Earlier this week, The Atlantic published an amusing piece by Molly Ball tracking a few members of Third Way, a center-left think tank, on their “post-election listening tour.” See if you can spot the flaws in their assumptions:
The trip was predicated on the optimistic notion that if Americans would only listen to each other, they would find more that united than divided them. This notion — the idea that, beyond our polarized politics, lies a middle, or third, path on which most can come together in agreement — is Third Way’s raison d’etre. It is premised on the idea that partisanship is bad, consensus is good, and that most Americans would like to meet in the middle.
This is classic, well-meaning liberalism: Bring people together, explore common concerns, and emerge with a (liberal) consensus. People don’t like division, the thinking goes. They want unity.
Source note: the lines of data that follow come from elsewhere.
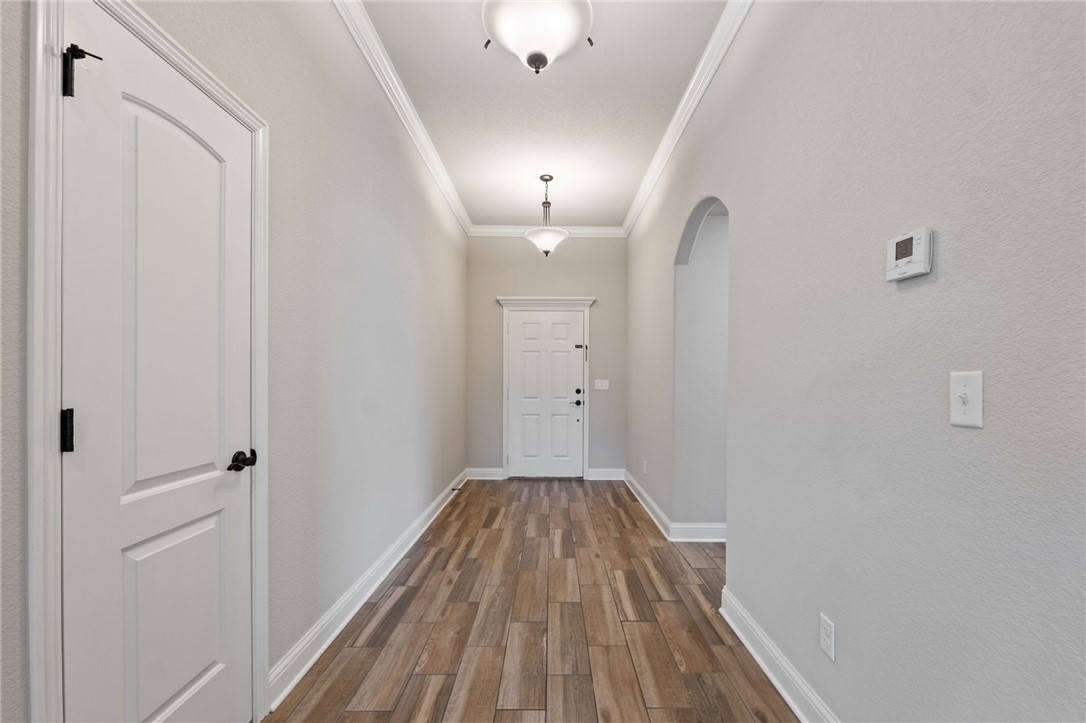 Chantel SD - Residential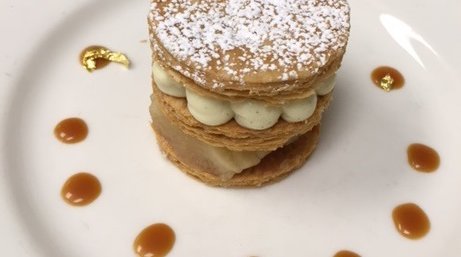 Parc Dessert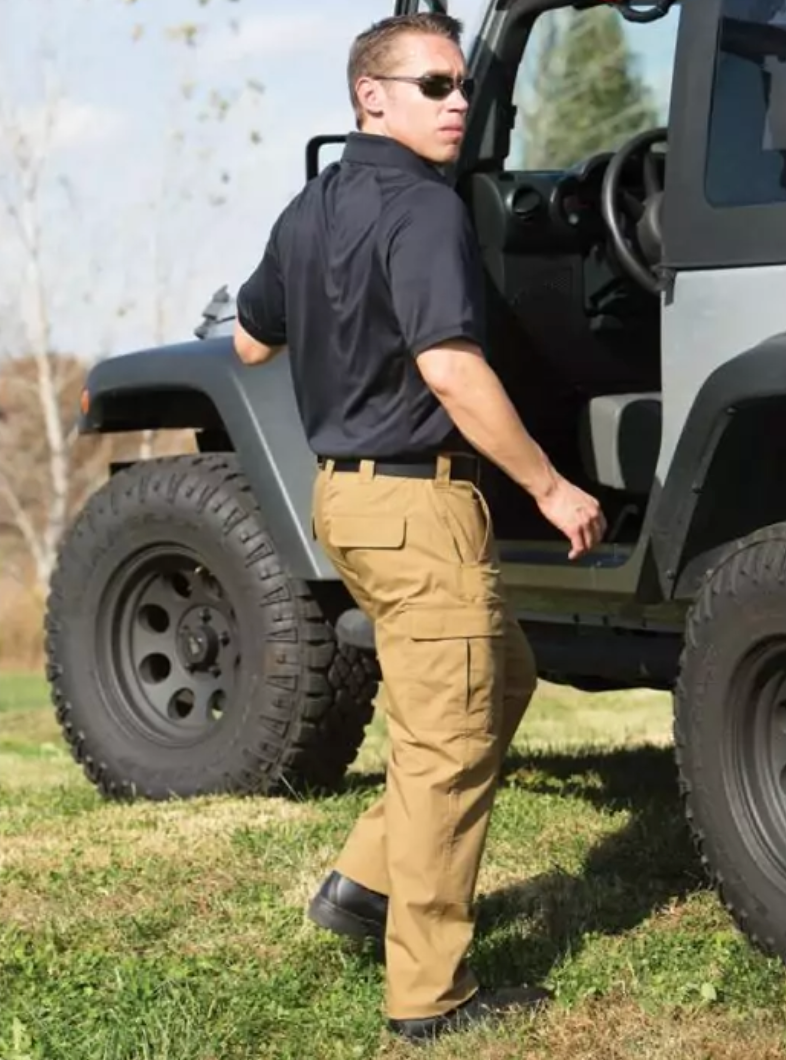 Propper® Men's Kinetic Tactical Pant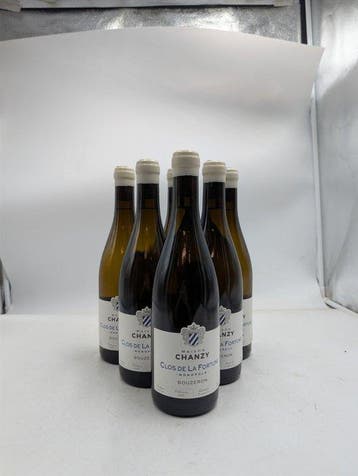 2024 Maison Chanzy Clos de la Fortune Monopole - Bouzeron, Nieuw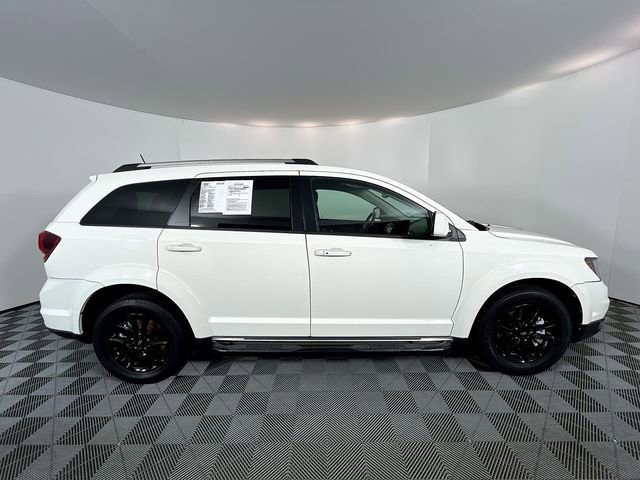 Used 2020 Dodge Journey Crossroad image 9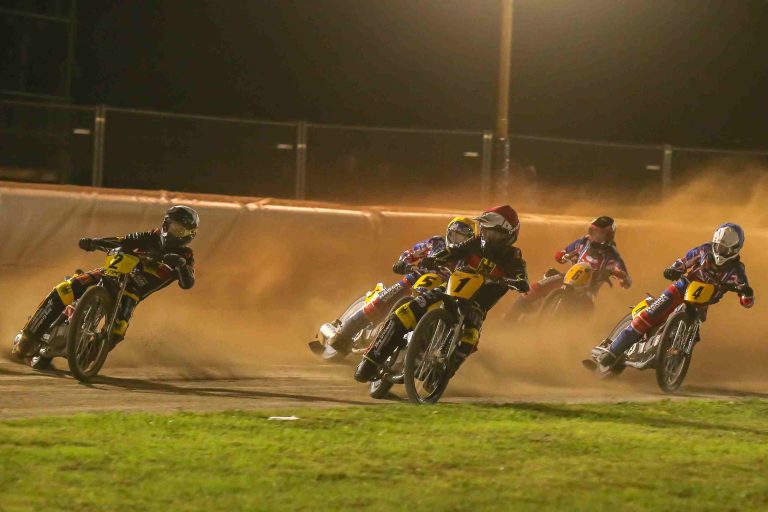 2024 FIM Long Track of Nations in Morizès, France © Jesper Veldhuizen_compressed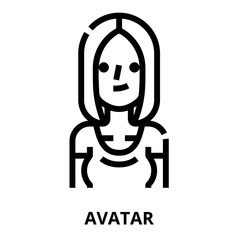 Avatar icon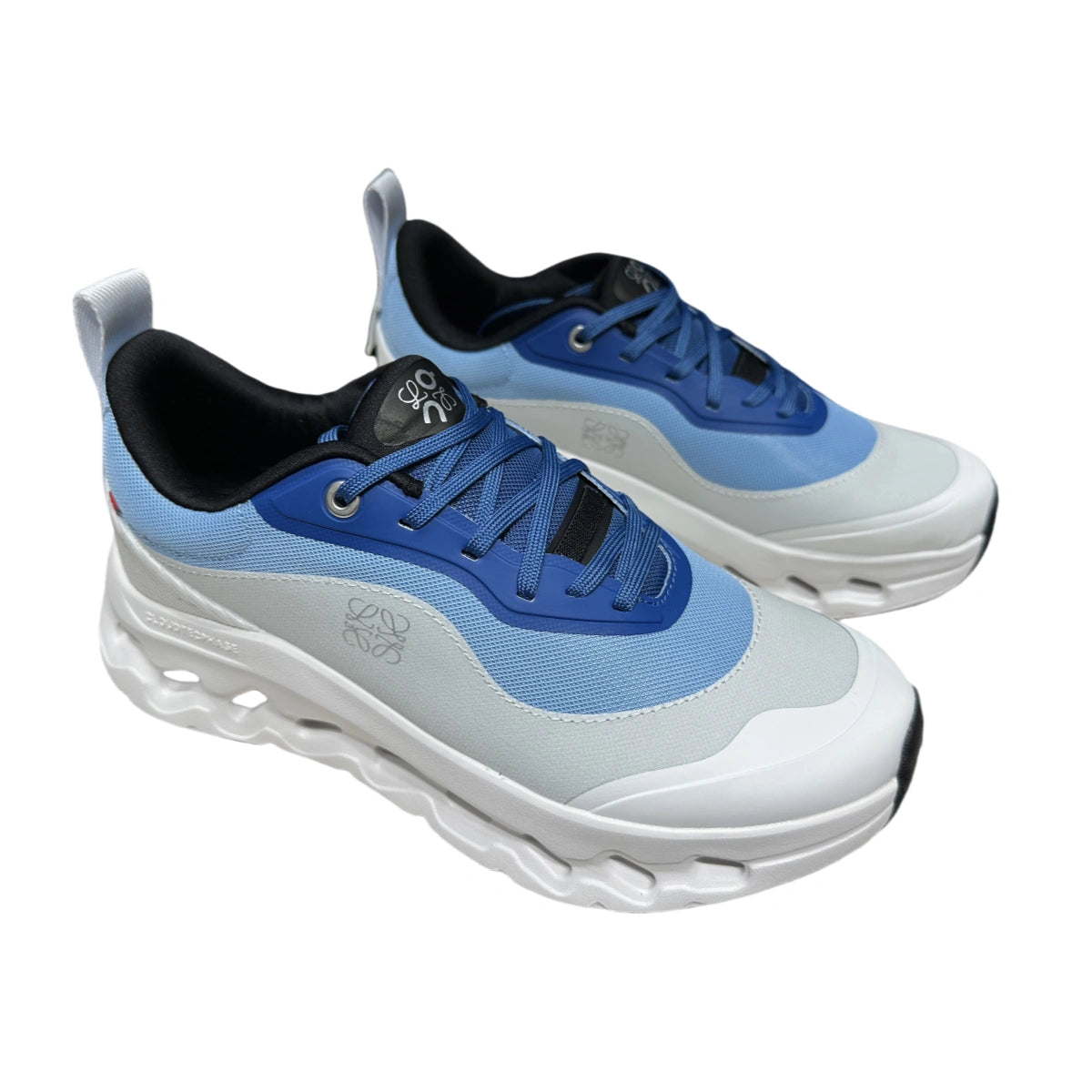 On LOEWE x Cloudtilt 2.0 Women's Blue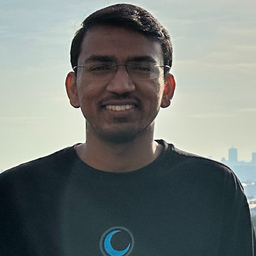Nalin Ajmera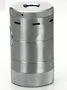 Xikar Volta Tabletop Lighter Silver  photo 5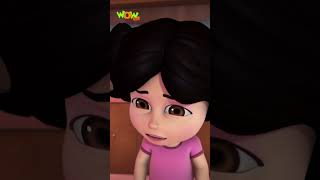 Robot Attack Imli  Vir The Robot Boy  3D Youtube Short  S02  44  Wow Kidz shorts [upl. by Jinny450]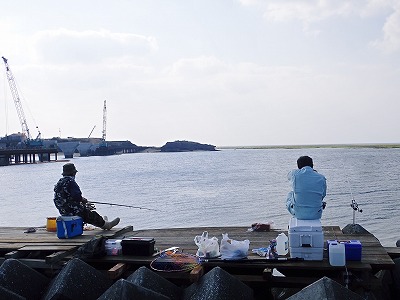 浦添の歴史にふれる館（やかた）_c0180460_2353993.jpg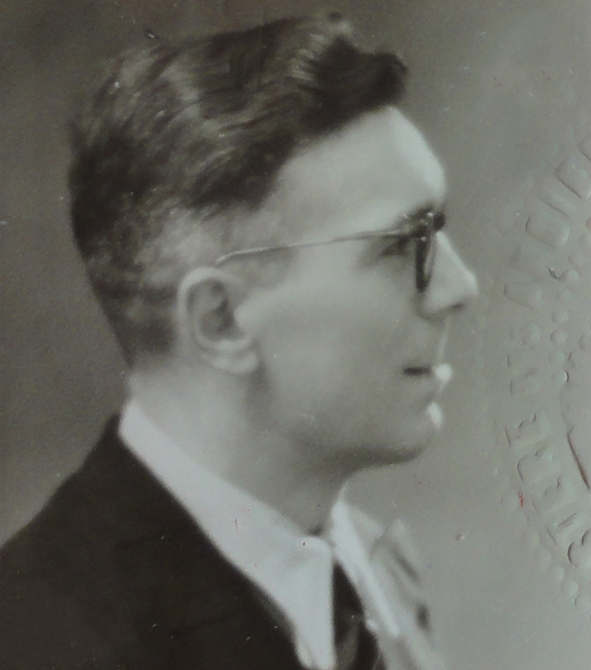 DUHAMEL Robert, Émile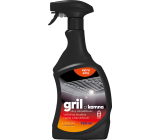 LAVON grill i piekarnik czyszczący Easy Clean, 750 ml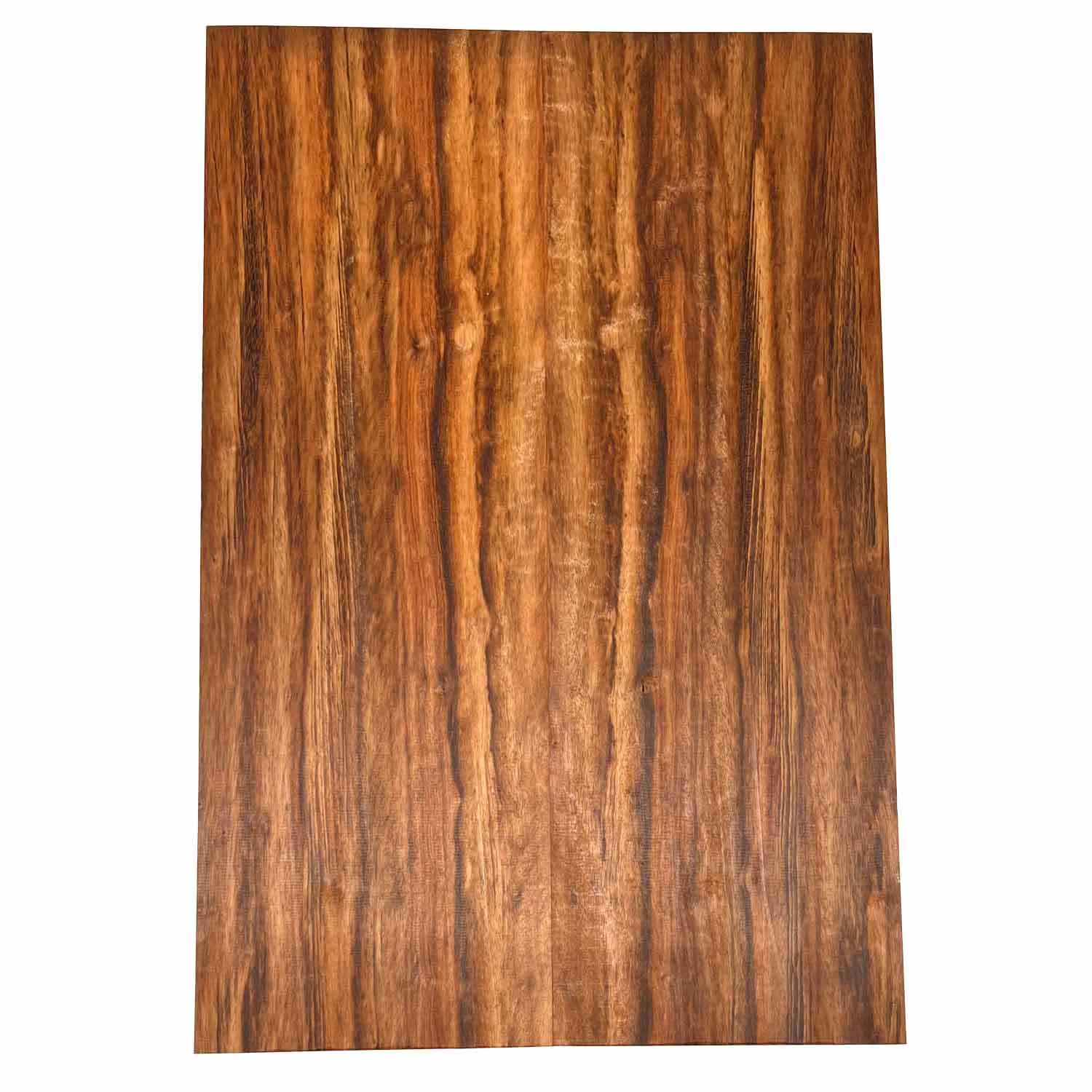 Goncalo Alves  Drop Top 21&quot; x 7&quot; x 1/4&quot;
Or, maybe not. It turns out that most folks think their beliefs are fine and opposing beliefs are bad. Virtually the only thing everyone agrees upon is that Millennials are annoying:
Disdain for the young, in particular, was a constant, across demographic, socio-economic, and generational lines: Even young people complained about young people. “They don’t want to do the work, and they always feel like they’re being picked on,” a recent graduate of a technical school in Chippewa Falls said of his fellow Millennials.
It’s hard to build national political movements out of the idea that young Americans are entitled and selfish. You have to have something more. Yet time and again, the good folks at Third Way found that people simply “didn’t want to get along.” As one of the researchers said, “There’s an, I don’t know, blue-sky part of me that was like, ‘I’m going to go traveling around the country and see that we’re more about commonalities than differences, that we’re more about our desire to be together than to be separate.’ And I’m not saying that isn’t true. I’m just saying every once in a while it gets kicked in the ass.”